Before: Owens, P.J., and Sawyer and Markey, JJ.
PER CURIAM.
Defendant appeals by right the trial court’s denial of its motion for summary disposition
under MCR 2.116(C)(7) and (8) with regard to plaintiff’s claims under the public building
exception to governmental immunity. Plaintiffs cross-appeal, challenging the trial court’s grant
of summary disposition to defendant as to plaintiffs’ claims under the proprietary function
exception to governmental immunity. We affirm the grant of summary disposition to defendant
as to the proprietary function exception claim but reverse the denial of summary disposition to
defendant on the public building exception claim.
Plaintiffs allege that the principal plaintiff was struck in the head and injured by a hockey
puck while she was a spectator during a college hockey game at defendant’s ice arena. Plaintiffs
contend that a defect in defendant’s building caused the incident, specifically the lack of
plexiglass protecting one section of spectators from the ice rink. One of defendant’s employees
apparently assisted plaintiff after she was injured. Critically, plaintiff did not provide formal
notice of the nature of the injuries and defect after the incident as required by MCL 691.1406 in
order to bring a claim under the public building exception to governmental immunity.
☆ ☆ ☆
» Problem 1: In the records below, start with the line containing "What distance away" and continue through the final line of the records. Render those lines as a JSON list of strings, one string per line, omitting blank lines.
☆ ☆ ☆
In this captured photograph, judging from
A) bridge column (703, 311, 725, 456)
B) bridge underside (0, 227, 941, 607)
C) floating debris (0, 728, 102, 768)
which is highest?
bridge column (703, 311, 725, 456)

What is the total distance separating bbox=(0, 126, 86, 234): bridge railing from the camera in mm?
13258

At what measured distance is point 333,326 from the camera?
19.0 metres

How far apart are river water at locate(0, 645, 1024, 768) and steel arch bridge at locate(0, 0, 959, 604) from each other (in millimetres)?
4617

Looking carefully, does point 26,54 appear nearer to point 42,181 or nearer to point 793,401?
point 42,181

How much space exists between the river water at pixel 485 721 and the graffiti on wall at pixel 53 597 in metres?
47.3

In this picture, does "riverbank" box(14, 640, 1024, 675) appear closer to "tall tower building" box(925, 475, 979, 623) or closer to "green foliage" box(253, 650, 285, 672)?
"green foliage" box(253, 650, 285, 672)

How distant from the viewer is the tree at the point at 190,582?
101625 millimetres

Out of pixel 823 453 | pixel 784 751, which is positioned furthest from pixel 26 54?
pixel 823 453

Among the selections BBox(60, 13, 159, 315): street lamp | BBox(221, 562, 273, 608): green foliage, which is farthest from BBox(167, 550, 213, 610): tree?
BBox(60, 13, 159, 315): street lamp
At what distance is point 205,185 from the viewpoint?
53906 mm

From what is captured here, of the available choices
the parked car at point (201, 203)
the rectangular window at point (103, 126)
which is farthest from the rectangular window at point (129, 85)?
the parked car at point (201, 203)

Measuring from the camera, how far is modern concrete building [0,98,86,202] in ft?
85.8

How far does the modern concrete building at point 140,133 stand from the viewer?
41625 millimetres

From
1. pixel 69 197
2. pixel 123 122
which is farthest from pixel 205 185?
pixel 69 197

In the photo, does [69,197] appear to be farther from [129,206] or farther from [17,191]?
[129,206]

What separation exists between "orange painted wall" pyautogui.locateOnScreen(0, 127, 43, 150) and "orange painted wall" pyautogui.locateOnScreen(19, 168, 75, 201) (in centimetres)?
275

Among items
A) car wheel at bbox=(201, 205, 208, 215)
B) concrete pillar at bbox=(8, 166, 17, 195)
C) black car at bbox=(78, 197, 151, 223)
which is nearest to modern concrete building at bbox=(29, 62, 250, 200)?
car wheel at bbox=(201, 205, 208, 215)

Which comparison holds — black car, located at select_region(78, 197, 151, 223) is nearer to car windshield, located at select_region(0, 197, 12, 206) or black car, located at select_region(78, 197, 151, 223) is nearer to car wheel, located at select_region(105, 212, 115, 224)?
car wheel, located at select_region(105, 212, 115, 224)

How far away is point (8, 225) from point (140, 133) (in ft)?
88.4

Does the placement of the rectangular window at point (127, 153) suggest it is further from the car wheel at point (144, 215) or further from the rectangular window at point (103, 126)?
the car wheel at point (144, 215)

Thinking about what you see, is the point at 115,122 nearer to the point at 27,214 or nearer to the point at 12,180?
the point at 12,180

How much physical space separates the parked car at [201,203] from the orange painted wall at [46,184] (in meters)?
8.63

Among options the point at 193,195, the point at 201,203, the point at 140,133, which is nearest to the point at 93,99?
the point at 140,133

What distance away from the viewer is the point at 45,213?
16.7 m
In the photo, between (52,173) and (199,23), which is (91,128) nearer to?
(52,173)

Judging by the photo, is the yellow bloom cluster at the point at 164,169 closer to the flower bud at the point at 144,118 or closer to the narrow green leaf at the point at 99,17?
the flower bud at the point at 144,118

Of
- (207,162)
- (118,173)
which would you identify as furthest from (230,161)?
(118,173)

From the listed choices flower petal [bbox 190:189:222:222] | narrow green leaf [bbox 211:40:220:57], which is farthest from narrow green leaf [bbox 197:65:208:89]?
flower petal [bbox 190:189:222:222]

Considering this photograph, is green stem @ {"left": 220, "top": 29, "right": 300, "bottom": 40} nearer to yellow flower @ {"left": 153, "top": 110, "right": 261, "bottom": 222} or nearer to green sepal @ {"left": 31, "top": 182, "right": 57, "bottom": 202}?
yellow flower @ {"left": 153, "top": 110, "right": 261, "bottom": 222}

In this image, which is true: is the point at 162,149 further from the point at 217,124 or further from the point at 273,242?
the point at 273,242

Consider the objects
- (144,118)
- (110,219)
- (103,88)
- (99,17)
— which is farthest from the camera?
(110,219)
☆ ☆ ☆
» Problem 2: In the court opinion, what defect in the building do plaintiffs contend caused the incident?

» Exercise result 1:
[
  "What distance away from the viewer is the point at 45,213?",
  "16.7 m",
  "In the photo, between (52,173) and (199,23), which is (91,128) nearer to?",
  "(52,173)",
  "Judging by the photo, is the yellow bloom cluster at the point at 164,169 closer to the flower bud at the point at 144,118 or closer to the narrow green leaf at the point at 99,17?",
  "the flower bud at the point at 144,118",
  "Of",
  "- (207,162)",
  "- (118,173)",
  "which would you identify as furthest from (230,161)?",
  "(118,173)",
  "From the listed choices flower petal [bbox 190:189:222:222] | narrow green leaf [bbox 211:40:220:57], which is farthest from narrow green leaf [bbox 197:65:208:89]?",
  "flower petal [bbox 190:189:222:222]",
  "Considering this photograph, is green stem @ {\"left\": 220, \"top\": 29, \"right\": 300, \"bottom\": 40} nearer to yellow flower @ {\"left\": 153, \"top\": 110, \"right\": 261, \"bottom\": 222} or nearer to green sepal @ {\"left\": 31, \"top\": 182, \"right\": 57, \"bottom\": 202}?",
  "yellow flower @ {\"left\": 153, \"top\": 110, \"right\": 261, \"bottom\": 222}",
  "In this image, which is true: is the point at 162,149 further from the point at 217,124 or further from the point at 273,242?",
  "the point at 273,242",
  "Consider the objects",
  "- (144,118)",
  "- (110,219)",
  "- (103,88)",
  "- (99,17)",
  "— which is farthest from the camera?",
  "(110,219)"
]

» Exercise result 2: The lack of plexiglass protecting one section of spectators from the ice rink.